I have my big A race of the year coming up in September (100 mi Marji Gesick MTB ultra). 4 weeks before that race, teammates and I have a 100mi point to point MTB ride along the North Country Trail in Michigan. It’s a beautiful ride, one of the summer highlights.
Now that I’m carrying some more intentionality into my training (this is my first season fully structured), I’m wondering if I’m at risk of “messing up” my speciality phase and adding a big dose of fatigue 4 weeks before Marji. I’d like to come in as fresh as possible, but also don’t want to overthink this and get all worked up about something that could just have a negligible impact.
Anyone have experience or thoughts on this? Looking to get out of my own head.
Four weeks is a long time to recover, plus the final four weeks is just sharpening you up for the big event. Treat your big effort like a workout and enjoy it. Part of why we ride bikes is because it’s fun.
Yes. I just did a massive 1d Race. I did my last long and hard ride 10 days before. And rode 4 hours between that effort and the race. CTL was 80 at start of taper.
The 4 hours I did were basically 3 super easy rides with almost no intensity. The key is achieve freshness, don’t worry about being too fresh.
My condition at the time of the race was PERFECT.
@JT_34 @oldandfast thanks both! Think I was just getting in my head with this one. Appreciate the nudge to a more balanced perspective.
What they said. 4 weeks is plenty of time to recover and taper. Enjoy the big ride. If you need an extra day or two to recover after the big ride, take them (either off, or dialed way back).
It depends what your fitness is like. Four weeks should be well enough ro recover, and it might even be good to get a little endurance boost. But if your fitness isn’t up for the 100 mile ride, or if you go way too hard, you can also put yourself into a hole that can take weeks to get out of, and lose a lot of fitness. I’d say that if that rides feels like its in the ball park of your normal training, you shouldn’t have any problems. But if you usually only do 5h per week and 20 miles max, you might get into trouble.
You’re welcome. It’s easy to forget to just enjoy it when you have a computer driven plan, telling you to do workouts, a podcast saying structure is what’s best for improvement, etc. A fun ride like that and you’ll be fine. Now if you said you just wanted to ride for fun the last 4 weeks prior to an A race, that would be a bit different.
I’ve had good results doing really big/hard blocks a month out from big endurance events. A month before Unbound this year, I was scheduled for a rest week and swapped in a 22 hour 1000+ TSS week that put me in a nice little hole. It was a bit of an experiment, wasn’t sure how it would turn out. The next week was a super easy rest week and then 3 easy-ish taper weeks into the event. My legs at Unbound were so good that I felt like I left a lot on the table. As long as you have time to absorb it and you aren’t already buried, I think it’s a good approach for endurance events.
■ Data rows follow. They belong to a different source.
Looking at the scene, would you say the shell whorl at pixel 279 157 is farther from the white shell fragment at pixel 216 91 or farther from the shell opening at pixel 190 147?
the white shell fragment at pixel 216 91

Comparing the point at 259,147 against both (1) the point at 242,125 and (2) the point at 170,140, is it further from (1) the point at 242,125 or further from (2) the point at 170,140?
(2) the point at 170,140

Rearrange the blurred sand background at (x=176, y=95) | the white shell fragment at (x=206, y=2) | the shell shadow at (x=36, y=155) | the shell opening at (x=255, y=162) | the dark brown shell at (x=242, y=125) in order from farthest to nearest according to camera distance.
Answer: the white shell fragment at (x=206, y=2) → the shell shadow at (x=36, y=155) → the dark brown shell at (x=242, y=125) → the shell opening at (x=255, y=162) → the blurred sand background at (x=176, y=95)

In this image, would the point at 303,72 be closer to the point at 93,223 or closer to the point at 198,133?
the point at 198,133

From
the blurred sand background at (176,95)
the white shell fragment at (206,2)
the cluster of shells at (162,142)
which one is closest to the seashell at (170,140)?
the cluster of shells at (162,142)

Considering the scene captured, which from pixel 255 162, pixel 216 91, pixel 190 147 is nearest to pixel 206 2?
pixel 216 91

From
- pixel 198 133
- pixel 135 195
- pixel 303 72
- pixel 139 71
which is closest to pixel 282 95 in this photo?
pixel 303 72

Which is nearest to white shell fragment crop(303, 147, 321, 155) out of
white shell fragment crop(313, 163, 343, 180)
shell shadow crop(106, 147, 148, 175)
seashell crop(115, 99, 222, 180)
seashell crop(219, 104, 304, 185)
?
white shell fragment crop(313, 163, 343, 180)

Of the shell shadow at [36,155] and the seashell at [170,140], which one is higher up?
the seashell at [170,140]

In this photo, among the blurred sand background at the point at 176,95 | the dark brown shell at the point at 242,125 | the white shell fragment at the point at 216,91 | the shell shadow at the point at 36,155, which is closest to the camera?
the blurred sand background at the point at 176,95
I’m just wrapping up my last big volume block for leadville tomorrow, should be around 950 tss for the week and a 6 week average of ~800 tss. Then a month to absorb and tune. I’ll still get some long and hard rides in between now and leadville, but not as long as what I’ve been doing.
I generally plan a massive week, about 4-6 weeks out from my goal ultra events. Follow it up with a week of recovery, then hold volume and intensity steady from right before the massive week until two weeks out and start my taper. this has worked great for me.
Enjoy that, should be a “fun” day.
I agree with all the other posters. I have tried to actually schedule a big day or three a month out from my A-Races the last two summers. I find it actually gives me a boost in fitness (and I believe 4-6 weeks is about the length of time to see the benefits of such an aerobic effort).
Good luck today. Stick to the plan and keep moving
Good luck OP, sounds like this weekend is your race!
For anyone else coming across this thread I’d echo what others have said but also want to add that there’s a significant level of individual variance in recovery times. 4 weeks should be plenty for most people to recover from pretty much any 1 day ride, but once you get into the 1-3 week range I think a lot depends especially on average riding volume / CTL at the time and age. I notice a big difference in the back half of my 30s compared to the front half!